TEXT PROVIDED Start Marker
In Braiding Legal Orders: Implementing the United Nations Declaration on the Rights of Indigenous Peoples (UNDRIP), editors Borrows, Chartrand, Fitzgerald, and Schwartz bring together a fascinating and informative range of essays by legal scholars and policy analysts.

Their purpose, as explained in part one of the introduction, is to examine the relationship of UNDRIP to Canadian Constitutional Law, specifically section 35 on Aboriginal Rights, Indigenous laws, and other international laws or legal instruments. Their goal is to “bring International and domestic law in line with Indigenous laws.” They believe that doing so will result in true Nation to Nation relationships and enhance the process of Reconciliation, and through this will come to “reconceive the very idea of laws and how they are created.”

It is impossible to recount all of the themes covered in this volume, but I will discuss a few that stood out for me.

There were two that addressed gender: they discussed the negative impact colonization had on traditional gender roles and the status of Indigenous women. Often disregarded has been the fact that Indigenous women possessed different knowledge of the land and its plant and animal resources than men. Resource extraction also impacts Indigenous women differently. It is argued that a gendered lens needs to be applied to domestic laws and that UNDRIP would need to be used in conjunction with other international human rights instruments in order to fully protect the rights of Indigenous women.

There were also essays exploring Indigenous legal traditions as these relate to the land and water. Based on centuries of observation and experience they speak to the responsibility of Indigenous people to each other and to the natural world around them. These include discussions of Anishinaabe and Mi’kmaq beliefs and how they have informed actions to protect the land.

Several chapters discuss the “duty to consult”:

“The Government of Canada has a duty to consult and, where appropriate, accommodate Indigenous groups when it considers conduct that might adversely impact potential or established Aboriginal or treaty rights. The duty stems from the Honour of the Crown and is derived from section 35 of Canada’s Constitution Act, 1982, which recognizes and affirms Aboriginal and treaty rights”.
TEXT PROVIDED End Marker
### TASK LIST
a) According to the book review, which section of Canada's Constitution deals with Aboriginal Rights?
b) List every editor of Braiding Legal Orders named in the book review.
c) Write the next part of the book review on Braiding Legal Orders, picking up after its last sentence.
THE DATA Start Marker
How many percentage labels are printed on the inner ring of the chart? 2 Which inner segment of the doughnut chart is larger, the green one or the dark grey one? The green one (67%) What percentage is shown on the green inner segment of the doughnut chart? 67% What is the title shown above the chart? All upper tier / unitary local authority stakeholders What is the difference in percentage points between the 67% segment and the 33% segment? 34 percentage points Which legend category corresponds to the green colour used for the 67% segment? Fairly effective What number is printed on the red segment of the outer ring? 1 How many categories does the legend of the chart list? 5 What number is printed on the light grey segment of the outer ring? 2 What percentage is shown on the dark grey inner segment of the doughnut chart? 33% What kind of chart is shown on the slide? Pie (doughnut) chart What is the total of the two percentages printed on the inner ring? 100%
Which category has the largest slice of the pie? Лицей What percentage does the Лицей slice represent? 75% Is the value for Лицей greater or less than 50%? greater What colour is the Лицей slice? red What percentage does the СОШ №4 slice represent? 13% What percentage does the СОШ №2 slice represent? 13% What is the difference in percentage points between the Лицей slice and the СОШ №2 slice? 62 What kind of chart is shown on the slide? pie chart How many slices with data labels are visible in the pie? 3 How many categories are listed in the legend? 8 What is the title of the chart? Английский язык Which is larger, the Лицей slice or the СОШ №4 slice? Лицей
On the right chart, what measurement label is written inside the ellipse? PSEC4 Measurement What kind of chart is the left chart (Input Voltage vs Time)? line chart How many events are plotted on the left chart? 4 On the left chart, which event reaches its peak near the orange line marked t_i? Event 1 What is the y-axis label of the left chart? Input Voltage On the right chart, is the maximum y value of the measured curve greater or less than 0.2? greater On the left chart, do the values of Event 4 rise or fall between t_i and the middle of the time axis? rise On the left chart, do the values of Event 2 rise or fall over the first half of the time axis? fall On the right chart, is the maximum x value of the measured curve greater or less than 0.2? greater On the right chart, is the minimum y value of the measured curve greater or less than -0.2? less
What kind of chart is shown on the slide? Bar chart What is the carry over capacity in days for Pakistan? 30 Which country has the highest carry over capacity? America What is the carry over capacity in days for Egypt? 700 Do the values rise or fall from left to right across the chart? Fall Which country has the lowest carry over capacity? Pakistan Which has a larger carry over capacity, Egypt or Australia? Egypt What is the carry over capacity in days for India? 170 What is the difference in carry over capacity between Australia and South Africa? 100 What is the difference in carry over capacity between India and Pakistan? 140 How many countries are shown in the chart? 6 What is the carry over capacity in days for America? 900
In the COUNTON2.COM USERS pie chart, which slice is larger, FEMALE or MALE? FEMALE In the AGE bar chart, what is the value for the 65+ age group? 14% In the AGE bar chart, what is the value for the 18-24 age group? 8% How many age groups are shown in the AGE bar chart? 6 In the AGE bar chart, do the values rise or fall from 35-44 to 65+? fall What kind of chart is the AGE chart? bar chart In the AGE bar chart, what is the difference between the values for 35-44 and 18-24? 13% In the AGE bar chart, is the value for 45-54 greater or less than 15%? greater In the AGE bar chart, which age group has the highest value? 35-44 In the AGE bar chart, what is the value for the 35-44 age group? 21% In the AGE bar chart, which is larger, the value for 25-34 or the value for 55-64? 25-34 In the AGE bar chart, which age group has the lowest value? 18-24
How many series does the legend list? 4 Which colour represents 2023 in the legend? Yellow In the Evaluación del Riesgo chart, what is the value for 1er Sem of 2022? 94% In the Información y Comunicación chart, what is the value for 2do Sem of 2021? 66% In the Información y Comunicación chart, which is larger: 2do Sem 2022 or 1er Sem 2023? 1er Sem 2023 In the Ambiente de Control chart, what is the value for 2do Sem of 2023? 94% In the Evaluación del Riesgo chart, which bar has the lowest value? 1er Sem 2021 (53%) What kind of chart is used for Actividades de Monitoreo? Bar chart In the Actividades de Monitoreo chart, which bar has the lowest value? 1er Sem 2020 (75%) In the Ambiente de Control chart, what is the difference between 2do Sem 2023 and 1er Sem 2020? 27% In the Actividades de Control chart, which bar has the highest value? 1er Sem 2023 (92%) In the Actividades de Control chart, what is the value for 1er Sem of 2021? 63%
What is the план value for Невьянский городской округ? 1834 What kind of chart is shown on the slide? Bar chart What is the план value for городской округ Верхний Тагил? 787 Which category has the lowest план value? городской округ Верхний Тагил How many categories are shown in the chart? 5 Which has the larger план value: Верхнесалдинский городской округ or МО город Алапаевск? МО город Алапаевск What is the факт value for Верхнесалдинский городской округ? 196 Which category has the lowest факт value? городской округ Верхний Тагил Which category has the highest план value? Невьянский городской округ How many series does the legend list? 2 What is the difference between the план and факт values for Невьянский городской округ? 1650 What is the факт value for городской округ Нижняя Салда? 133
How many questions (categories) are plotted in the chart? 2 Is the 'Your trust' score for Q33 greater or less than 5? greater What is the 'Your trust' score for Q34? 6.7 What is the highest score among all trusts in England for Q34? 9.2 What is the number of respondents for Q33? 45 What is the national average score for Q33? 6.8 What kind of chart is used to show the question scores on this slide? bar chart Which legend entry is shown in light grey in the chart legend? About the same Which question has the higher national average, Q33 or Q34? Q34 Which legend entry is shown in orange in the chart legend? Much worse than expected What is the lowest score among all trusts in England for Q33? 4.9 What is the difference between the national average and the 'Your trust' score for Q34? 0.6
THE DATA End Marker
### OUTPUTS IN ORDER
a) Section 35.

b) Borrows, Chartrand, Fitzgerald, Schwartz

c)
Many Canadians think that this “duty to consult” protects the rights of Indigenous peoples, their lands, and resources. However, Canadian courts have offered a restrictive interpretation of the duty to consult, based on the Doctrine of Discovery whereby ultimate sovereignty over Crown land (almost 89% of Canada’s land base, with 11% being privately owned and another 0.36% making up First Nations reserves) rests with the Crown. This is the land on which the Federal and provincial governments issue permits for resource extraction, heedless of the fact that these are the ancestral lands of Indigenous Nations which they have a sacred responsibility to protect.

In these essays it is argued that until Indigenous nations have the right to veto proposed resource development projects, we will not have Nation to Nation relationships, nor true Reconciliation.

Authors in Braiding Legal Orders argue that Articles 26, 27, and 28 of UNDRIP guaranteeing Indigenous rights to their ancestral lands could be used in the courts to correct this power imbalance.

For all of those interested in the subject of Indigenous rights, especially when it comes to land and resources, I highly recommend this book.